▶ [Exercise details]:
Find the line containing "What distance intervenes", then return it and every line after it through the end of the records, exactly. Leave out pictures.

▶ [Dataset extract]:
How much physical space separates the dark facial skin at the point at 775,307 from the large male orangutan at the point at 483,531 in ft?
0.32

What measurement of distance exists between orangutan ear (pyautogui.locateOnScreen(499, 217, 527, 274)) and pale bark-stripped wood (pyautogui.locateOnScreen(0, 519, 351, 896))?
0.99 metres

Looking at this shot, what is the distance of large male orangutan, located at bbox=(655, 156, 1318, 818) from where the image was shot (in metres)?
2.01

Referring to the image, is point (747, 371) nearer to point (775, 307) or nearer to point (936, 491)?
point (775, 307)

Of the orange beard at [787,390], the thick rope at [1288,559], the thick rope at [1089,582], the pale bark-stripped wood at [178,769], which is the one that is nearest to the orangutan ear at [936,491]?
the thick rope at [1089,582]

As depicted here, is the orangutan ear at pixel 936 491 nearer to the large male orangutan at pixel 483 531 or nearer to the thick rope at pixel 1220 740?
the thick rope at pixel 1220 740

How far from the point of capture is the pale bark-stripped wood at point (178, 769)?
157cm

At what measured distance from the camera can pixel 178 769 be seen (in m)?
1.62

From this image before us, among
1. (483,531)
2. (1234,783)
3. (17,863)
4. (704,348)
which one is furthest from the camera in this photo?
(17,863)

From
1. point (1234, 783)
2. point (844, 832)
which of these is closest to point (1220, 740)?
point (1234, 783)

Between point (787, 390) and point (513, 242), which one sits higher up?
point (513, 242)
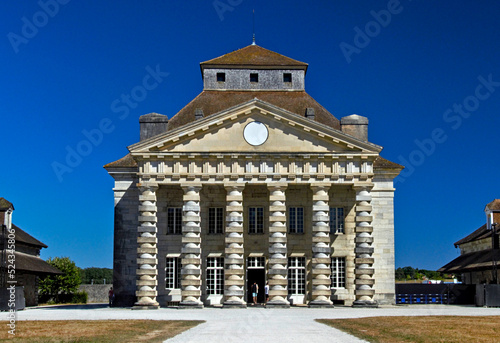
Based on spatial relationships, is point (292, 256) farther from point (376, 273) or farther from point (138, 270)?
point (138, 270)

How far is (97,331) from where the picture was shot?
952 inches

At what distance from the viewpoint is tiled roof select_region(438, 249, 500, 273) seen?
4833cm

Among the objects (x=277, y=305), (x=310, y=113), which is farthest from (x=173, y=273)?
(x=310, y=113)

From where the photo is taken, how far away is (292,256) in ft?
149

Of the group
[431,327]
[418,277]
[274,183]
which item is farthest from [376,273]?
[418,277]

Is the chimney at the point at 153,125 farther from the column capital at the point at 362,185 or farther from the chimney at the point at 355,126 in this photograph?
the column capital at the point at 362,185

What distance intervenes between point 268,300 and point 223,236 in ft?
17.3

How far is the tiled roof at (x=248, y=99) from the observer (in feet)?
164

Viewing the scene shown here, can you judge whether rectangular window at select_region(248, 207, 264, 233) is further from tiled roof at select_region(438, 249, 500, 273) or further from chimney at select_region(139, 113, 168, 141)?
tiled roof at select_region(438, 249, 500, 273)

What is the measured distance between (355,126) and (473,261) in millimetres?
13759

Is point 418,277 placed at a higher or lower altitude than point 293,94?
lower

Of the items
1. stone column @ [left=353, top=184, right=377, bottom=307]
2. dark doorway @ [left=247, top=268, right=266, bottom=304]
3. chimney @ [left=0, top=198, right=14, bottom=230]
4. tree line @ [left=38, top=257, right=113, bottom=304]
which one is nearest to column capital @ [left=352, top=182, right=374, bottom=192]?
stone column @ [left=353, top=184, right=377, bottom=307]

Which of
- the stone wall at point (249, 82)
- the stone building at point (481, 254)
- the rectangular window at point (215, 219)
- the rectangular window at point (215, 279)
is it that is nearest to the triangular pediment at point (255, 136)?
the rectangular window at point (215, 219)

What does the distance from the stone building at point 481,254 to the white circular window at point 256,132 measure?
53.8ft
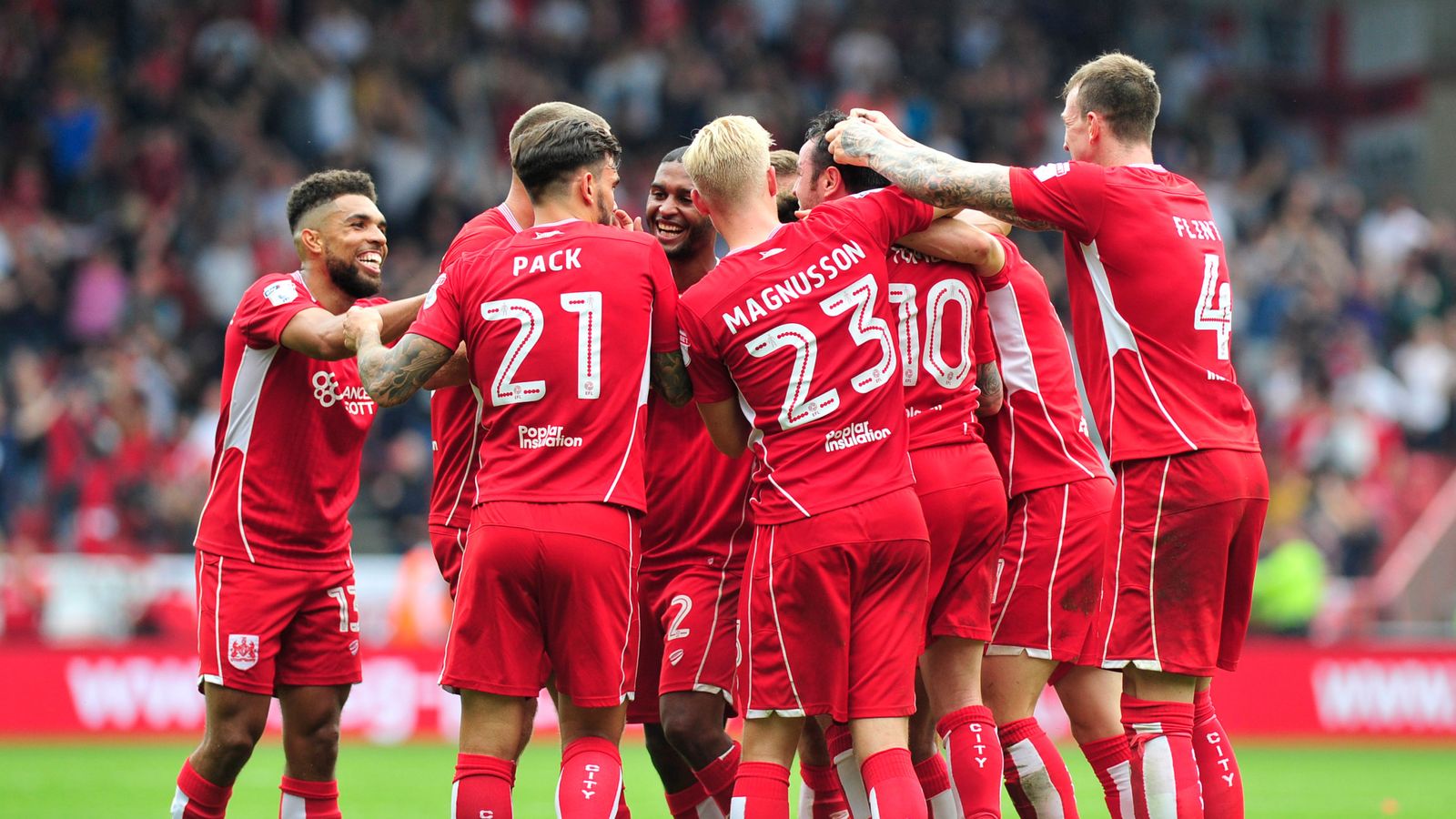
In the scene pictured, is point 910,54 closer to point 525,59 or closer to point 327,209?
point 525,59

▶ [Full solution]:
What distance intervenes between point 268,300 and point 223,236 in ft?
17.3

How far is the tiled roof at (x=248, y=99) from the observer (in feet)?
164

Viewing the scene shown here, can you judge whether rectangular window at select_region(248, 207, 264, 233) is further from tiled roof at select_region(438, 249, 500, 273) or further from chimney at select_region(139, 113, 168, 141)?
tiled roof at select_region(438, 249, 500, 273)

What is the measured distance between (355,126) and (473,261) in millimetres?
13759

Is point 418,277 placed at a higher or lower altitude than point 293,94?
lower

Of the items
1. stone column @ [left=353, top=184, right=377, bottom=307]
2. dark doorway @ [left=247, top=268, right=266, bottom=304]
3. chimney @ [left=0, top=198, right=14, bottom=230]
4. tree line @ [left=38, top=257, right=113, bottom=304]
which one is nearest to column capital @ [left=352, top=182, right=374, bottom=192]?
stone column @ [left=353, top=184, right=377, bottom=307]

Which of
- the stone wall at point (249, 82)
- the stone building at point (481, 254)
- the rectangular window at point (215, 219)
- the rectangular window at point (215, 279)
is it that is nearest to the triangular pediment at point (255, 136)?
the rectangular window at point (215, 219)

What does the distance from the stone building at point 481,254 to the white circular window at point 256,132 measure?
53.8ft
In the scene pictured, is point 910,54 closer to point 525,59 or closer to point 327,209?
point 525,59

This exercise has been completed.